1 de Janeiro de 2011
Primeiro dia dessa década que promete ser a década da Educação, ou melhor, da Aprendizagem.
A última década consolidou as mídias sociais na Internet, derrubou mitos tombados pelo patrimônio histórico do poder vigente, deu voz a milhares de cidadãos distantes da mídia, deixou involuntariamente mais transparente as ações de governo, permitiu que a leitura fosse mais acessível, tirou a espiritualidade do armário, rompeu a barreira das línguas e linguagens, tornou a sustentabilidade sustentável e principalmente abriu as portas para o Conectivismo na Educação. A conexão com, de alguma forma, tudo e todos vai permitir essa revolução da Educação. Bem vindos a 2011!
Imaginem só… se alguém na década de 90 afirmasse que na próxima década os EUA teria um presidente negro, que o Lula seria eleito e os bancos teriam lucros recordes em seu governo, que a Volvo seria Chinesa, que o Niemeyer faria 103 anos, que tristemente Sérgio Vieira de Mello não substituiria o Kofi Annan na ONU, que a tradicional Burger King seria Brasileira, que as torres gêmeas (EUA) seriam derrubadas por aviões de passageiros, que o George Bush assumiria a presidência dos EUA mesmo tendo perdido para Al Gore nas urnas, que o tal do bug do milênio (Y2K) não faria mal a ninguém, que o Lehman Brothers fecharia, que a Arthur Andersen teria sua reputação destruída, que uma empresa chamada Google seria uma das marcas mais valiosas do mundo, que avançaríamos muito pouco na terapia genética, que a natureza bateria tão forte e que Plutão deixaria de ser um planeta.

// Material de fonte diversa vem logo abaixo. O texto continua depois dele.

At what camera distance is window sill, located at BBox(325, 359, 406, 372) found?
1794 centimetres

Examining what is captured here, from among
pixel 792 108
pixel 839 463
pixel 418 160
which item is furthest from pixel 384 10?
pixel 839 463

Uma década inacreditável!
Com certeza essa década promete nos surpreender ainda mais. Quem se arrisca a fazer previsões? Nenhum de nós sabe o que vai acontecer, mas uma coisa é certa: na Educação uma revolução transformará completamente as atuais estruturas e metodologias. Arrisco-me a dizer que logo não haverá mais vestibular e que as escolas serão espaços de lazer que promoverão uma aprendizagem real. A alfabetização ecológica, educação ambiental e sustentabilidade farão parte dessa nova fase assim como nutrição, saúde, economia, evolução da consciência, inteligência emocional e social. O conteúdo será diretamente ligado ao SER do ser humano. A competitividade será substituída pela colaboração e as hierarquias pelas lideranças. Pode parecer absurdo, mas para a década passada também parecia. Viva a Aprendizagem!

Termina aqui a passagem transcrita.